Leading into this evening Scott expected liquidity to fall further as banks reigned in FX activity, especially in GBP transactions with no one wanting to get their fingers burnt by the expected big moves that are possible in either direction.
"We expect some initial reaction in Sterling to the exit polls after 10pm, with the main excitement likely to be in the early hours of Friday morning once we starting getting the results in," says Scott.
We Suspected the Odds Markets Were Dangerously Optimistic
An interesting point was made by Adam Jepsen at Financial Spreads concerning the odds markets and sterling's rally on account of odds that saw a +70% chance of the Remain vote winning:
"One high street bookmaker has already said the average bet size on Remain is about 5 times bigger than those on Leave. That would certainly skew the odds.

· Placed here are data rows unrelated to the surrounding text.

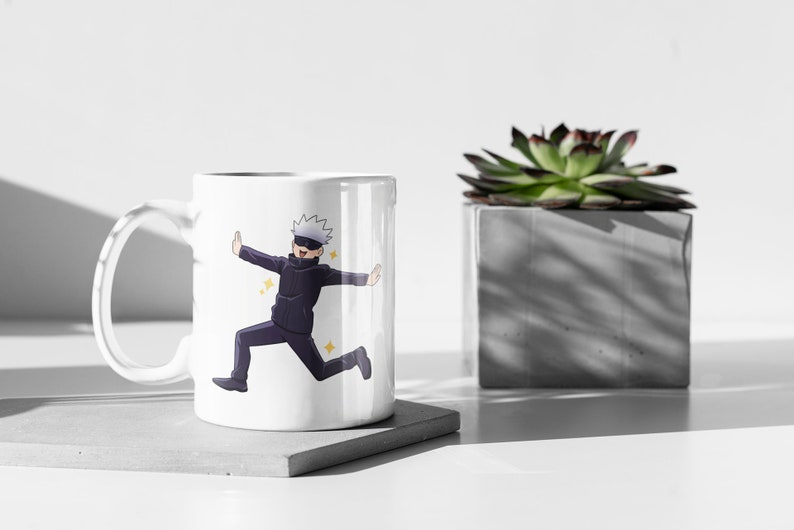 May include: White ceramic mug with a colorful illustration of an anime character running with a determined expression. The character has white hair, a black mask, and is wearing a black and white outfit.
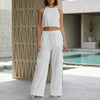 White FJØRNA halter top and wide-leg lounge set, stylish 2-piece ensemble with relaxed fit and comfortable fabric.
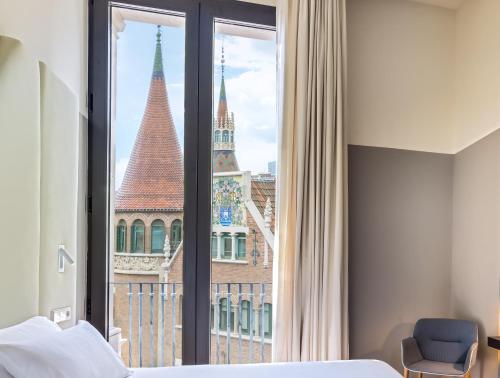 a bedroom with a bed and a large window at Occidental Diagonal 414 in Barcelona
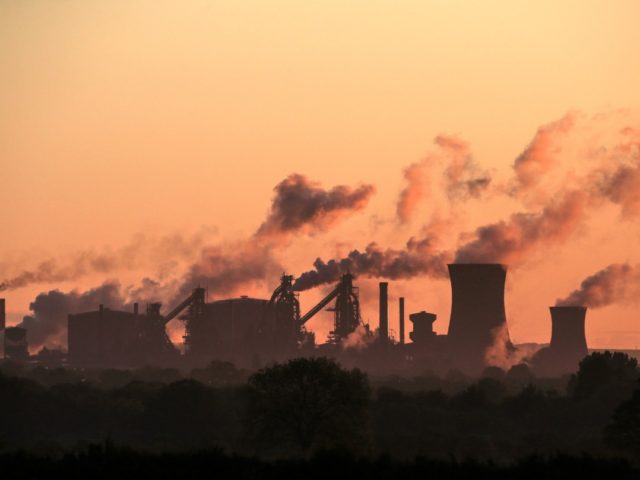British Steel's Scunthorpe plant is pictured at dawn in north Lincolnshire, north east England on May 22, 2019. - A collapse of British Steel, Britain's second biggest steelmaker, would spark the loss of up to 5,000 jobs at the group's sprawling steelworks in Scunthorpe, northern England. (Photo by Lindsey Parnaby …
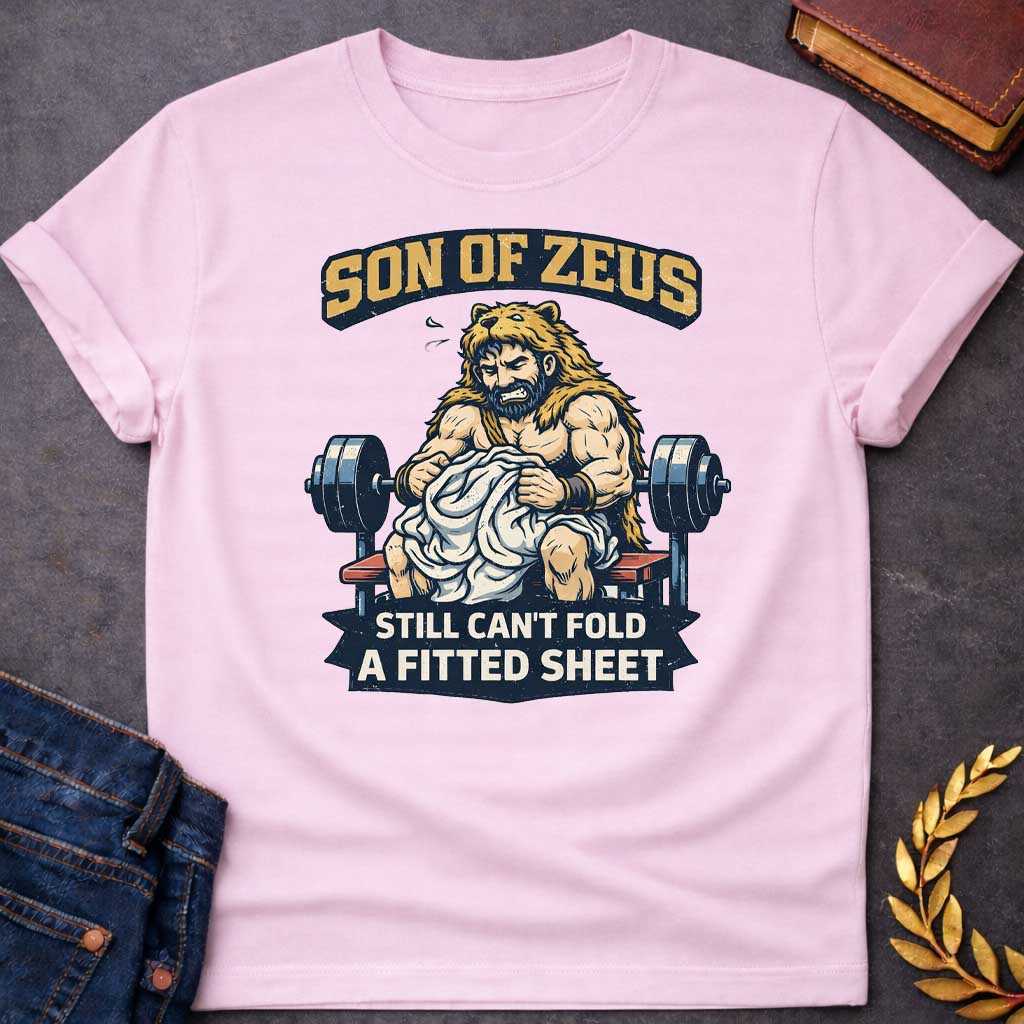 Light Pink T-shirt featuring a humorous illustration of a muscular, bearded man wearing a lion pelt—resembling Hercules—sitting on a weight bench. He is struggling, with a frustrated expression, to fold a crumpled white fitted sheet. Behind him is a barbell. The text at the top reads "SON OF ZEUS" in a distressed, arched font, and the text at the bottom reads "STILL CAN'T FOLD A FITTED SHEET" in a banner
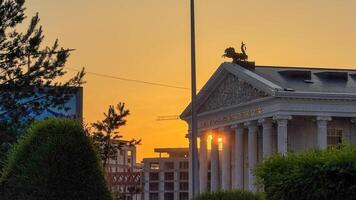 Sunlit neoclassical building crowned by a horseman statue, evoking Twilights Magic Hour and evocative of National Architecture Day photo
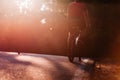 Male cyclist riding his bike on sunset on a road through deep woods. Extreme biker no safety equipment Royalty Free Stock Photo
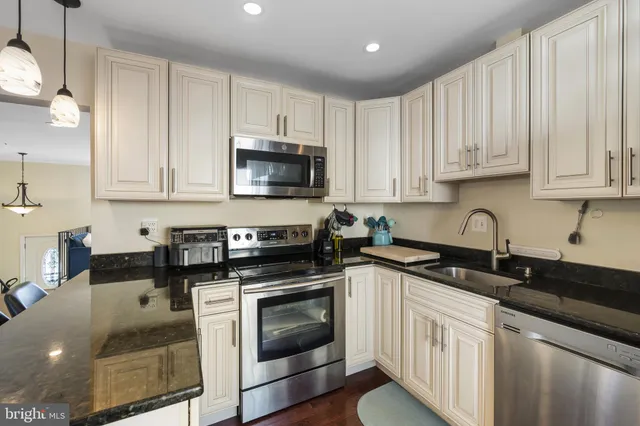 a kitchen with stainless steel appliances granite countertop a sink a stove a microwave and cabinets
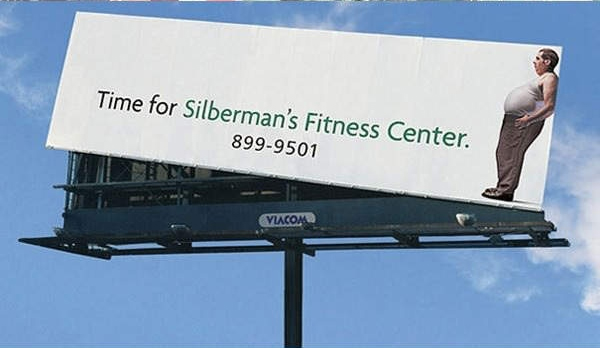 Funny Billboard with overweight man acting as a optimal illusion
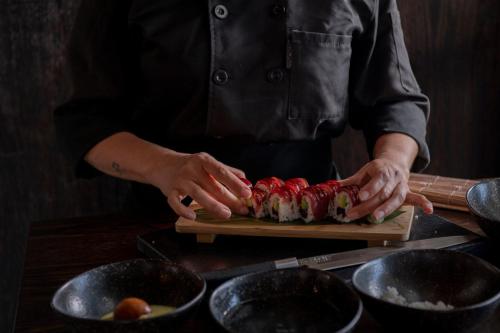 a person preparing food on a cutting board at Hotel El Pilar Andalucia in Estepona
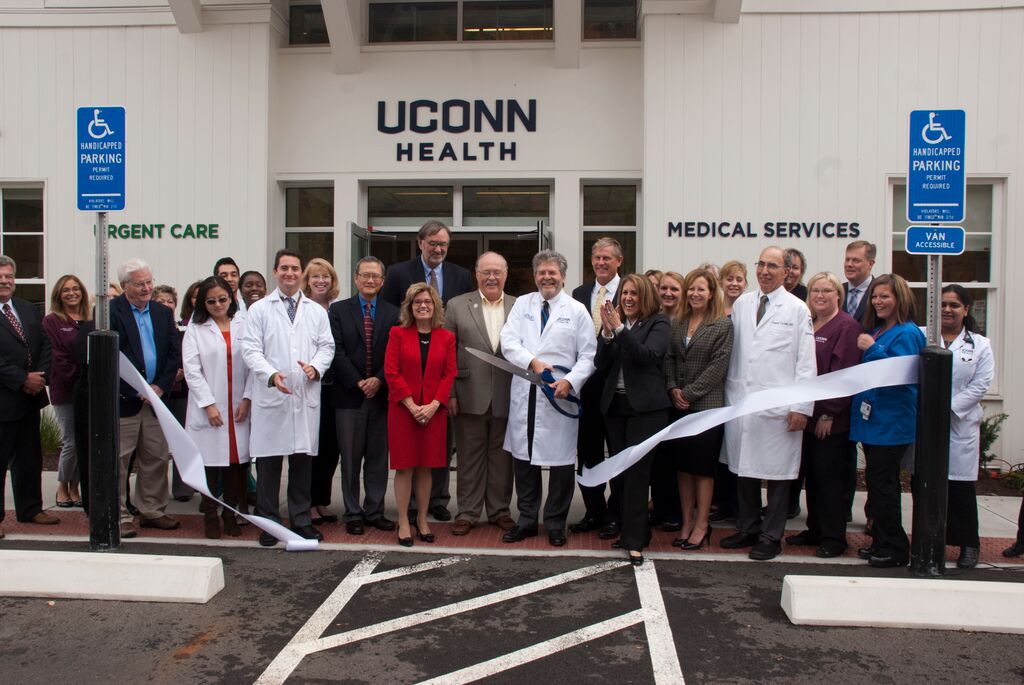 In this photo, the ribbon cutting ceremony is seen at the new UConn Health urgent care and medical office in Canton, Connecticut on Monday, Oct. 12, 2015. (Courtesy)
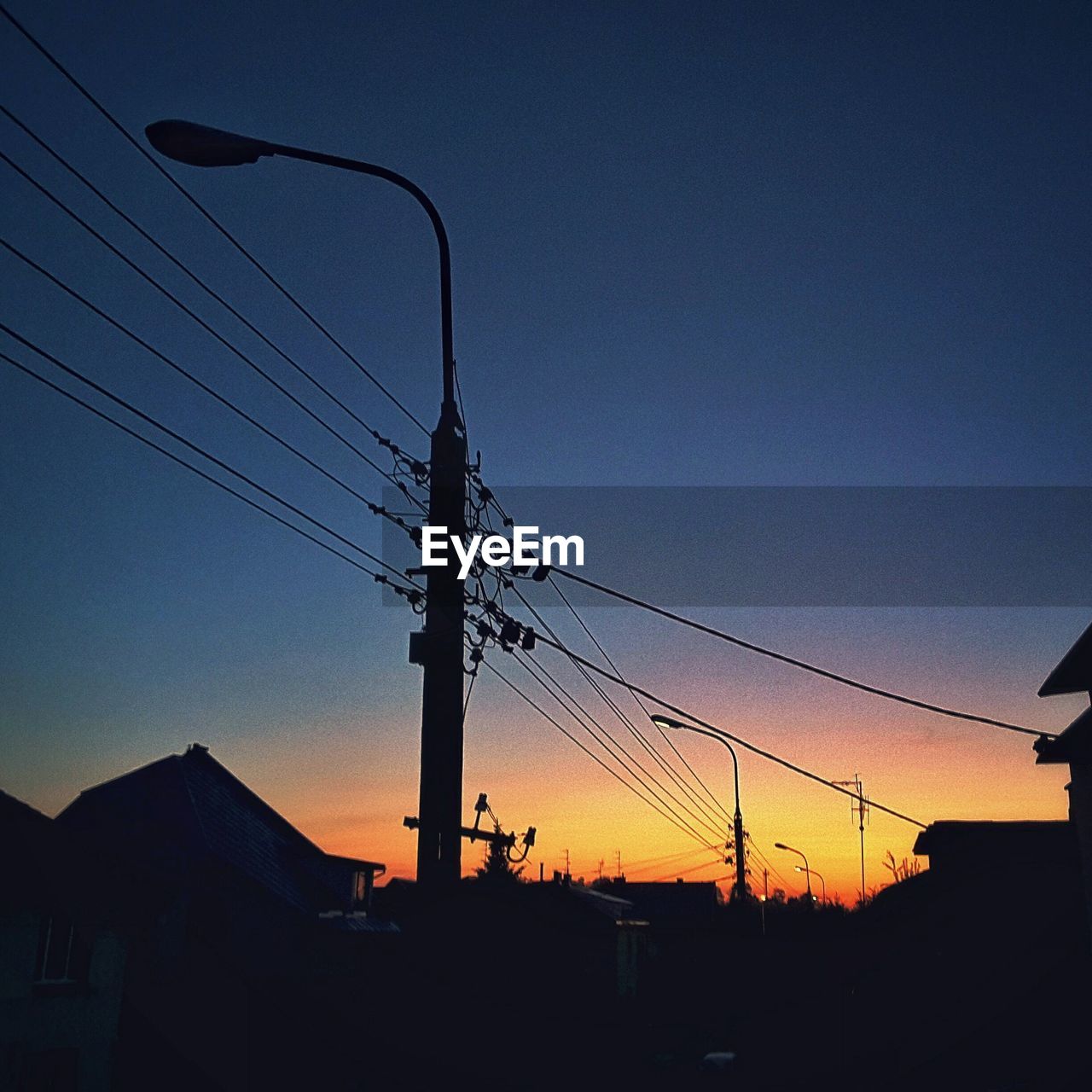 LOW ANGLE VIEW OF SILHOUETTE ELECTRICITY PYLONS AGAINST SKY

"Importantly, the bookmaker also said 62% of bets were on Leave.
"The headline odds say one thing, the number of individual bets say another."
Indeed, if this is the case then we would be nervous of chasing sterling too high.
Pound Had Climbed Back to Fair Value
The move towards Remain saw a short-covering rally take place; i.e. investors were closing out of their negative bets.
“With implied betting probabilities of an exit having dipped below 15% we have seen GBP USD take out the 1.49 level for the first time this year. If we see a move back towards 1.50/51 we may start to see investors seeing some value in fresh shorts as the rally looks increasingly fully valued,” says Jeremy Stretch at CIBC Markets.
Stretch does remind us that of course the polls are merely just polls.
Evidence from recent UK election underlines that their reliability is sometimes questionable.
“Consequently assuming that the late swing towards Remain suggests the event risk has totally dissipated could still be rather dangerous,” says Stretch.
So while sterling is rallying strongly there is a sense that there could be a rude surprise if Brexit does happen.
In fact, unless Brexit happens Thursday night / Friday morning risks being rather boring.